Published: 31 Jan 2013 23:16 GMT+01:00 | Print version
Updated: 31 Jan 2013 23:16 GMT+01:00
Employers cannot use spy software to collect information about the computer activities of employees, Switzerland’s supreme court has ruled.
The ruling, released on Thursday, struck down a decision, earlier approved by the Ticino cantonal government, on the firing of a civil servant found to be spending too much time pursuing unprofessional activities on the internet.
The municipality of Bellinzona used “spyware” to monitor the computer use of a manager working for the local civil protection service for a period of more than three months.
The software revealed that the the employee spent more than 20 percent of his time on computer activities unrelated to his job, such as private banking, social media and watching videos, some of which were of a pornographic nature, the ATS news agency reported.
Although the manager had 24 years experience, the municipality fired him.
But the federal government said the firing was null and void because the manner in which information against the employee was collected is illegal.
The court said collecting such evidence was contrary to a section of the labour act and the measure was “disproportionate”.
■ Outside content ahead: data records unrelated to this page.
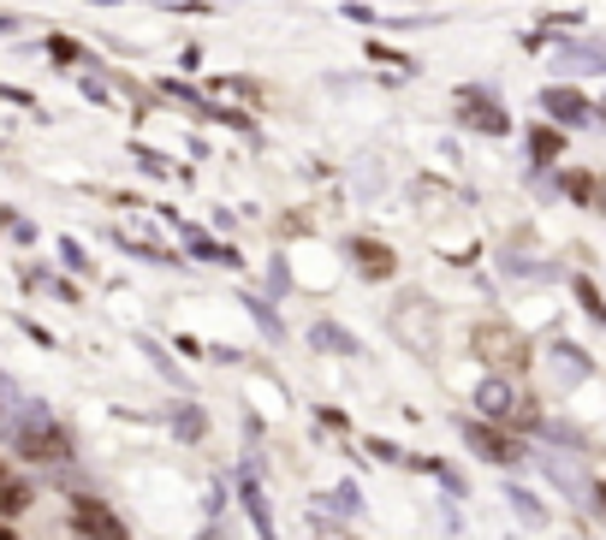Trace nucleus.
I'll use <instances>...</instances> for the list:
<instances>
[{
  "instance_id": "f03ea898",
  "label": "nucleus",
  "mask_w": 606,
  "mask_h": 540,
  "mask_svg": "<svg viewBox=\"0 0 606 540\" xmlns=\"http://www.w3.org/2000/svg\"><path fill=\"white\" fill-rule=\"evenodd\" d=\"M72 529H78V540H131L126 534V522H119L101 499H72Z\"/></svg>"
},
{
  "instance_id": "1a4fd4ad",
  "label": "nucleus",
  "mask_w": 606,
  "mask_h": 540,
  "mask_svg": "<svg viewBox=\"0 0 606 540\" xmlns=\"http://www.w3.org/2000/svg\"><path fill=\"white\" fill-rule=\"evenodd\" d=\"M12 481V469H7V458H0V487H7Z\"/></svg>"
},
{
  "instance_id": "f257e3e1",
  "label": "nucleus",
  "mask_w": 606,
  "mask_h": 540,
  "mask_svg": "<svg viewBox=\"0 0 606 540\" xmlns=\"http://www.w3.org/2000/svg\"><path fill=\"white\" fill-rule=\"evenodd\" d=\"M470 351H476V362H488L494 374H524L529 369V339L517 333L511 321H476Z\"/></svg>"
},
{
  "instance_id": "39448f33",
  "label": "nucleus",
  "mask_w": 606,
  "mask_h": 540,
  "mask_svg": "<svg viewBox=\"0 0 606 540\" xmlns=\"http://www.w3.org/2000/svg\"><path fill=\"white\" fill-rule=\"evenodd\" d=\"M357 261H362V273H369V280H387V273L398 268V261H393V250H387V243H369V238H362V243H357Z\"/></svg>"
},
{
  "instance_id": "7ed1b4c3",
  "label": "nucleus",
  "mask_w": 606,
  "mask_h": 540,
  "mask_svg": "<svg viewBox=\"0 0 606 540\" xmlns=\"http://www.w3.org/2000/svg\"><path fill=\"white\" fill-rule=\"evenodd\" d=\"M19 458H30V463H66V458H72V440H66L54 422H24Z\"/></svg>"
},
{
  "instance_id": "423d86ee",
  "label": "nucleus",
  "mask_w": 606,
  "mask_h": 540,
  "mask_svg": "<svg viewBox=\"0 0 606 540\" xmlns=\"http://www.w3.org/2000/svg\"><path fill=\"white\" fill-rule=\"evenodd\" d=\"M476 404L488 416H506V422H511V387H506V380H488V387L476 392Z\"/></svg>"
},
{
  "instance_id": "9d476101",
  "label": "nucleus",
  "mask_w": 606,
  "mask_h": 540,
  "mask_svg": "<svg viewBox=\"0 0 606 540\" xmlns=\"http://www.w3.org/2000/svg\"><path fill=\"white\" fill-rule=\"evenodd\" d=\"M600 511H606V481H600Z\"/></svg>"
},
{
  "instance_id": "0eeeda50",
  "label": "nucleus",
  "mask_w": 606,
  "mask_h": 540,
  "mask_svg": "<svg viewBox=\"0 0 606 540\" xmlns=\"http://www.w3.org/2000/svg\"><path fill=\"white\" fill-rule=\"evenodd\" d=\"M24 511H30V487L7 481V487H0V517H24Z\"/></svg>"
},
{
  "instance_id": "6e6552de",
  "label": "nucleus",
  "mask_w": 606,
  "mask_h": 540,
  "mask_svg": "<svg viewBox=\"0 0 606 540\" xmlns=\"http://www.w3.org/2000/svg\"><path fill=\"white\" fill-rule=\"evenodd\" d=\"M565 190H570V197H583V202H595V208H606V190H600L595 179H583V172H570Z\"/></svg>"
},
{
  "instance_id": "20e7f679",
  "label": "nucleus",
  "mask_w": 606,
  "mask_h": 540,
  "mask_svg": "<svg viewBox=\"0 0 606 540\" xmlns=\"http://www.w3.org/2000/svg\"><path fill=\"white\" fill-rule=\"evenodd\" d=\"M458 428H464V440H470L488 463H517V458H524L511 433H499V428H488V422H458Z\"/></svg>"
}]
</instances>
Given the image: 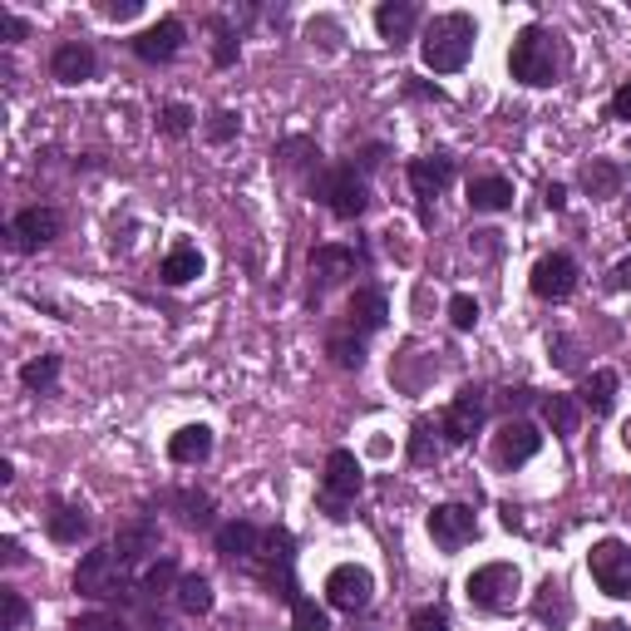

“The fight against abuses and checking the efficiency of work of employees is certainly of legitimate interest for the employer,” its ruling said.
“However, these objectives can be obtained through less invasive methods, such as by blocking certain internet sites as a preventive measure, as well as by an analysis of access to the web and email correspondence.”
This can be done in a way that conforms with federal requirements on the protection of data, the court added.